SYDNEY, Nov 9 (Reuters) - Westpac Banking Corp won vindication of its decision to fight accusations its conduct in handling of a key rate was unconscionable as an Australian court fined it A$3.3 million ($2.4 million), far less than the sum sought by a regulator.

A federal court judge largely cleared Westpac in May of accusations it interfered with negotiations for an important internal price-setting measure called the Bank Bill Swap Rate (BBSW), but said its actions still amounted to unconscionable conduct. [nL3N1SV0B2}

"I have to apply the law as it was at the time, not what it should have been," the judge, Jonathan Beach, wrote in his judgment.

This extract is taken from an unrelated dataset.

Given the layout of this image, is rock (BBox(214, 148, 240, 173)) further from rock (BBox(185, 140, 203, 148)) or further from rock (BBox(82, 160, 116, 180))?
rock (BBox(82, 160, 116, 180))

The relatively small penalty for the A$95 billion market capitalisation company brings a rare bright spot to an industry facing a daily drumbeat of negative publicity as a public inquiry into financial misconduct grinds on.

The inquiry has also drawn criticism about the effectiveness of Australia's financial regulators, putting pressure on ASIC to show it can rein in the industry.

Justice Beach said ASIC's argument that Westpac should pay A$58 million for 58 instances of wrongdoing had "all the irreconcilable atonality of a Schoenberg composition", an apparent reference to the 20th century expressionist composer Arnold Schoenberg.

A Westpac spokesman declined to comment on Friday. An ASIC statement quoted Commissioner Cathie Armour welcoming the decision, and saying: "ASIC's actions have led to these successful court outcomes, and also contributed to new benchmark manipulation offences being enacted by Parliament".